After you find the URL for the Feature Server, we can get the layer:
nj_wards20_url <- "https://services2.arcgis.com/XVOqAjTOJ5P6ngMu/arcgis/rest/services/Ward_Boundaries_for_New_Jersey/FeatureServer"
nj_wards20_ftsrv <- arc_open(nj_wards20_url)
nj_wards20_ftsrv<FeatureServer <1 layer, 0 tables>>
CRS: 3424
Capabilities: Query,Extract
0: Govt_admin_ward (esriGeometryPolygon)
nj_wards20_ftlyr <- get_layer(nj_wards20_ftsrv, 0)
nj_wards20_ftlyr<FeatureLayer>
Name: Govt_admin_ward
Geometry Type: esriGeometryPolygon
CRS: 3424
Capabilities: Query,Extract
nj_wards20_ftlyr contains the wards for the entire state of NJ, but we only need the Wards for Camden County. We can let the server do the filtering for us by using additional arguments in arc_select().
First we need to construct a query expression we can use for the where argument. Let’s view the fields:
arcgislayers::list_fields(nj_wards20_ftlyr)We see a field called COUNTY that might work:
camden_wards20_prj_sf <- arcgislayers::arc_select(nj_wards20_ftlyr, where = "COUNTY = 'Camden'")
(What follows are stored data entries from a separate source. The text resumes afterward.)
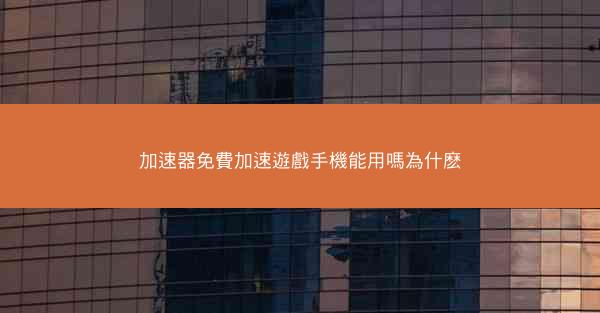 加速器免費加速遊戲手機能用嗎為什麼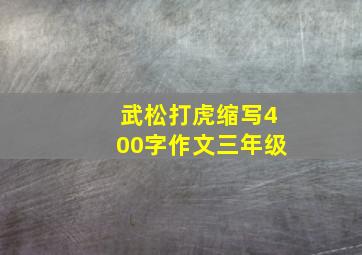 武松打虎缩写400字作文三年级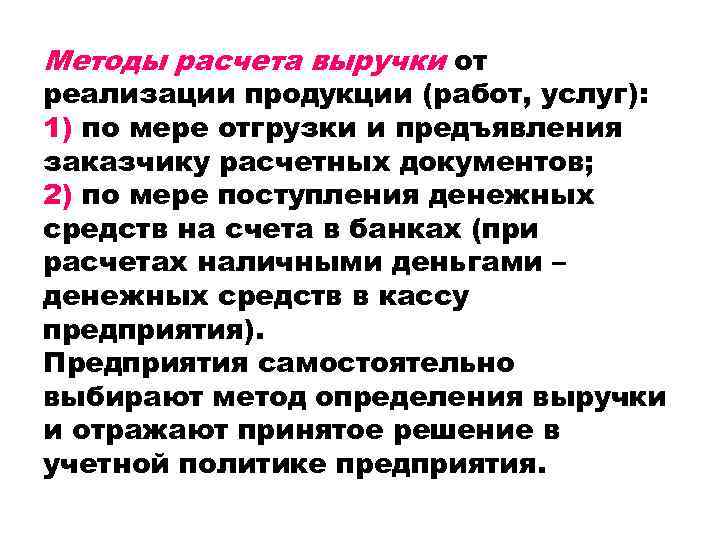 Методы расчета выручки от реализации продукции (работ, услуг):

1) по мере отгрузки и предъявления заказчику расчетных документов;

2) по мере поступления денежных средств на счета в банках (при расчетах наличными деньгами – денежных средств в кассу предприятия).

Предприятия самостоятельно выбирают метод определения выручки и отражают принятое решение в учетной политике предприятия.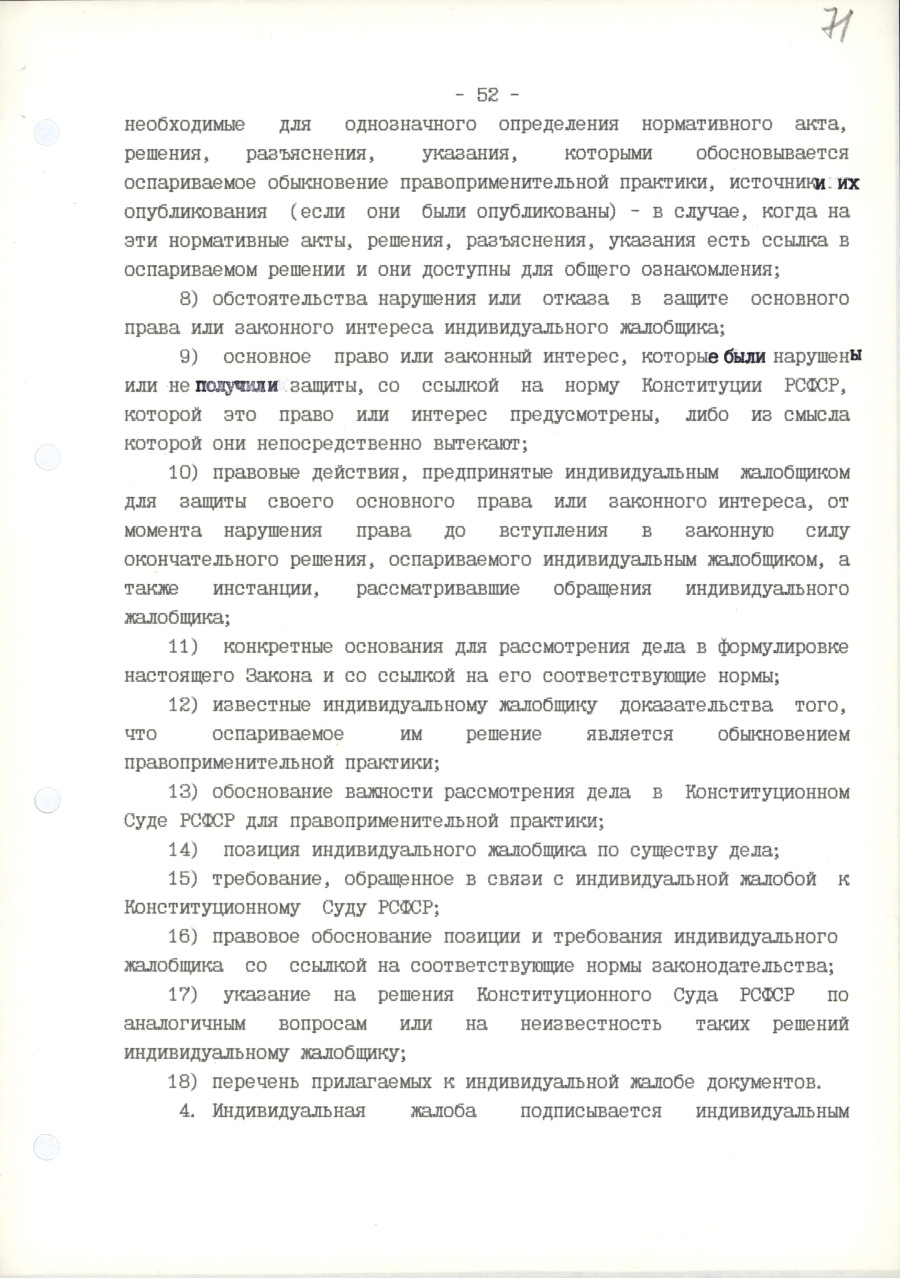 71

- 52 -

необходимые для однозначного определения нормативного акта, решения, разъяснения, указания, которыми обосновывается оспариваемое обыкновение правоприменительной практики, источники их опубликования (если они были опубликованы) - в случае, когда на эти нормативные акты, решения, разъяснения, указания есть ссылка в оспариваемом решении и они доступны для общего ознакомления;

8) обстоятельства нарушения или отказа в защите основного права или законного интереса индивидуального жалобщика;

9) основное право или законный интерес, которые были нарушены или не получили защиты, со ссылкой на норму Конституции РСФСР, которой это право или интерес предусмотрены, либо из смысла которой они непосредственно вытекают;

10) правовые действия, предпринятые индивидуальным жалобщиком для защиты своего основного права или законного интереса, от момента нарушения права до вступления в законную силу окончательного решения, оспариваемого индивидуальным жалобщиком, а также инстанции, рассматривавшие обращения индивидуального жалобщика;

11) конкретные основания для рассмотрения дела в формулировке настоящего Закона и со ссылкой на его соответствующие нормы;

12) известные индивидуальному жалобщику доказательства того, что оспариваемое им решение является обыкновением правоприменительной практики;

13) обоснование важности рассмотрения дела в Конституционном Суде РСФСР для правоприменительной практики;

14) позиция индивидуального жалобщика по существу дела;

15) требование, обращенное в связи с индивидуальной жалобой к Конституционному Суду РСФСР;

16) правовое обоснование позиции и требования индивидуального жалобщика со ссылкой на соответствующие нормы законодательства;

17) указание на решения Конституционного Суда РСФСР по аналогичным вопросам или на неизвестность таких решений индивидуальному жалобщику;

18) перечень прилагаемых к индивидуальной жалобе документов.

4. Индивидуальная жалоба подписывается индивидуальным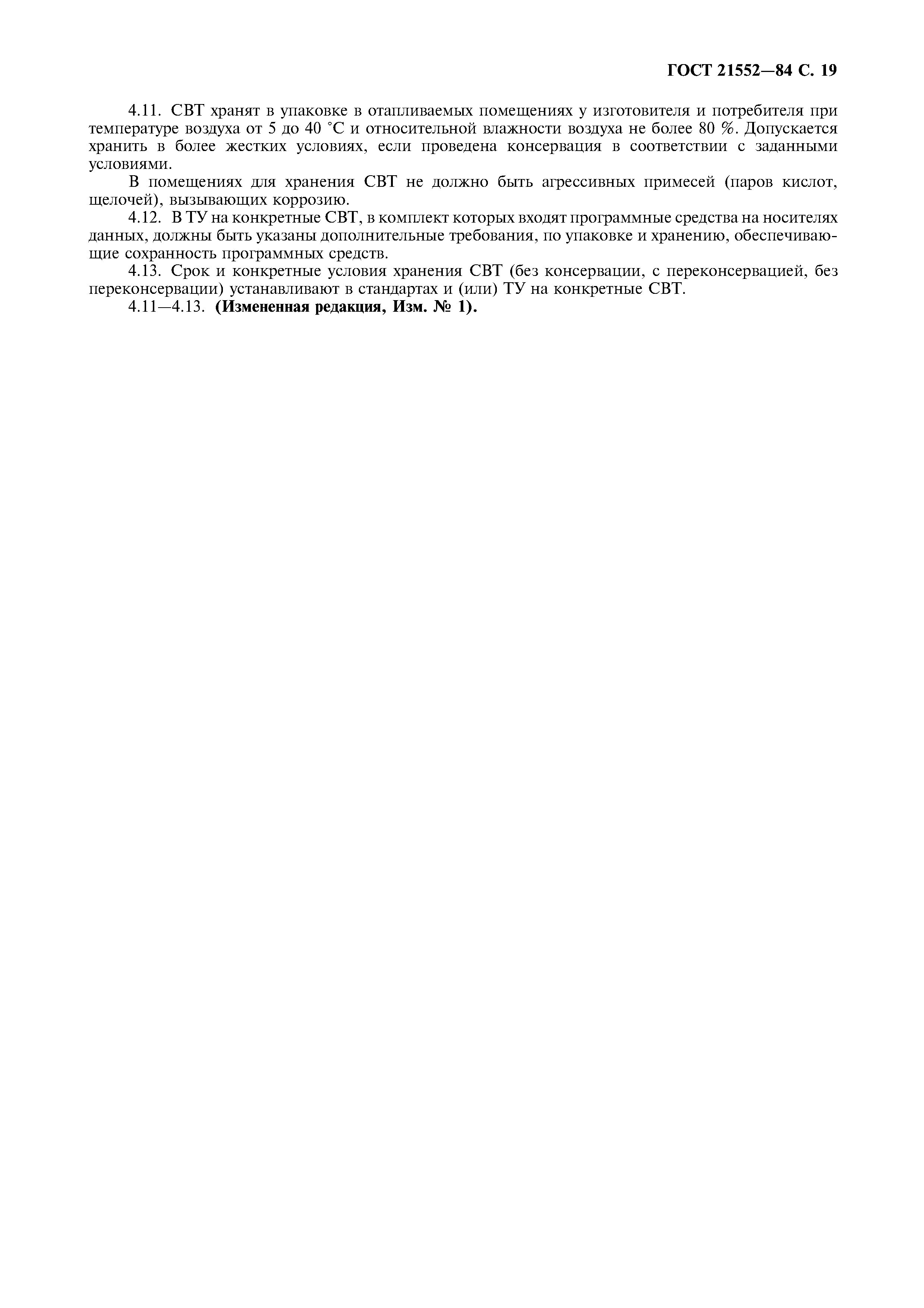 ГОСТ 21552—84 С. 19

4.11. СВТ хранят в упаковке в отапливаемых помещениях у изготовителя и потребителя при температуре воздуха от 5 до 40 °С и относительной влажности воздуха не более 80 %. Допускается хранить в более жестких условиях, если проведена консервация в соответствии с заданными условиями.

В помещениях для хранения СВТ не должно быть агрессивных примесей (паров кислот, щелочей), вызывающих коррозию.

4.12. В ТУ на конкретные СВТ, в комплект которых входят программные средства на носителях данных, должны быть указаны дополнительные требования, по упаковке и хранению, обеспечивающие сохранность программных средств.

4.13. Срок и конкретные условия хранения СВТ (без консервации, с переконсервацией, без переконсервации) устанавливают в стандартах и (или) ТУ на конкретные СВТ.

4.11—4.13. **(Измененная редакция, Изм. № 1).**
camden_wards20_prj_sfhead(camden_wards20_prj_sf)Aside from the projection, this looks good-to-go.
camden_wards20_sf <- camden_wards20_prj_sf |>
st_transform(4269)Plot:
ggplot(camden_wards20_sf) +
geom_sf() +
geom_sf(data = camden_bnd_sf, fill = NA, lwd = 1.2) +
labs(title = "Camden County Wards, 2020") +
theme_light()
And save:
3.4 CHALLENGE
Import the Camden County Schools, and plot them. (Solution)
## Your answer here4 DONE!
Remember to save your Quarto document. If you’re working on Posit Cloud, you can down a copy from the File Pane > More > Export.